*BRIEF*
Copy each of the rows below word for word, keeping every line unchanged.

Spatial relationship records
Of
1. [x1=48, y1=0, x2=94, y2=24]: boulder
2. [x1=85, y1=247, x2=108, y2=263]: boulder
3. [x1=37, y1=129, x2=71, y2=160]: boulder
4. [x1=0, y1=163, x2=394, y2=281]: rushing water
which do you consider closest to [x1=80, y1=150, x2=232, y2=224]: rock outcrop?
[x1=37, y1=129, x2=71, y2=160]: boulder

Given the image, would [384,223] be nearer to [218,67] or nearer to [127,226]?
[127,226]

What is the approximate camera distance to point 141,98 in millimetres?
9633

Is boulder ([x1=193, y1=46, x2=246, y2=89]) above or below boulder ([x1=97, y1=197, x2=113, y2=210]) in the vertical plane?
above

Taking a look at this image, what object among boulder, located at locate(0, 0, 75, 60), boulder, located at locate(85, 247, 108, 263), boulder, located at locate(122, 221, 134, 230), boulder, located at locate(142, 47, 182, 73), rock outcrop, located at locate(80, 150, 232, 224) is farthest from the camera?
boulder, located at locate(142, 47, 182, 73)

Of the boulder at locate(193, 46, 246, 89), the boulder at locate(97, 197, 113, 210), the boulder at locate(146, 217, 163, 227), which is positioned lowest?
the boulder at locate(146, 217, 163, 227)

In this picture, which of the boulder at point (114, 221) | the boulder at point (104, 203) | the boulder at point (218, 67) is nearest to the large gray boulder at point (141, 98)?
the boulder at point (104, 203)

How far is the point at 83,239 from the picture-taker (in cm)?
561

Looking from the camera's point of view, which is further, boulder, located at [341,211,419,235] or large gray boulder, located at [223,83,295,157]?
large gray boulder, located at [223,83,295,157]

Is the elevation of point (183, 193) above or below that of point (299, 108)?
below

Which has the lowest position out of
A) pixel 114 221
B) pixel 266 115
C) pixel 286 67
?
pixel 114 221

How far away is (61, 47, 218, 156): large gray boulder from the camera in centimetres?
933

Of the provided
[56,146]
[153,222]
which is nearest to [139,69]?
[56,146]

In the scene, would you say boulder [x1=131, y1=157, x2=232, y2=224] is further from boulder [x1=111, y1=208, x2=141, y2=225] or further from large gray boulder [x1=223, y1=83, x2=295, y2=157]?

*RESULT OF THE TASK*
Of
1. [x1=48, y1=0, x2=94, y2=24]: boulder
2. [x1=85, y1=247, x2=108, y2=263]: boulder
3. [x1=37, y1=129, x2=71, y2=160]: boulder
4. [x1=0, y1=163, x2=394, y2=281]: rushing water
which do you consider closest to [x1=80, y1=150, x2=232, y2=224]: rock outcrop?
[x1=37, y1=129, x2=71, y2=160]: boulder

Given the image, would [384,223] be nearer to [218,67] or nearer to [127,226]?
[127,226]

What is the approximate camera distance to point 141,98 in millimetres?
9633

Is boulder ([x1=193, y1=46, x2=246, y2=89]) above or below boulder ([x1=97, y1=197, x2=113, y2=210]) in the vertical plane?
above

Taking a look at this image, what object among boulder, located at locate(0, 0, 75, 60), boulder, located at locate(85, 247, 108, 263), boulder, located at locate(122, 221, 134, 230), boulder, located at locate(142, 47, 182, 73), rock outcrop, located at locate(80, 150, 232, 224) is farthest from the camera?
boulder, located at locate(142, 47, 182, 73)

Of the boulder at locate(193, 46, 246, 89), the boulder at locate(97, 197, 113, 210), the boulder at locate(146, 217, 163, 227), which is positioned lowest?
the boulder at locate(146, 217, 163, 227)

In this picture, which of the boulder at point (114, 221) | the boulder at point (104, 203) | the boulder at point (218, 67) is nearest to the large gray boulder at point (141, 98)?
the boulder at point (104, 203)

How far is the point at 83,239 from the picture-taker (in cm)?
561

Looking from the camera's point of view, which is further, boulder, located at [341,211,419,235] or large gray boulder, located at [223,83,295,157]?
large gray boulder, located at [223,83,295,157]

Is the elevation of point (183, 193) above or below that of point (299, 108)?
below

Which has the lowest position out of
A) pixel 114 221
B) pixel 266 115
C) pixel 286 67
?
pixel 114 221

How far away is (61, 47, 218, 156): large gray boulder from the camera in centimetres?
933

Of the provided
[56,146]
[153,222]
which is nearest to [139,69]?
[56,146]

In the scene, would you say boulder [x1=131, y1=157, x2=232, y2=224] is further from boulder [x1=111, y1=208, x2=141, y2=225] or further from large gray boulder [x1=223, y1=83, x2=295, y2=157]?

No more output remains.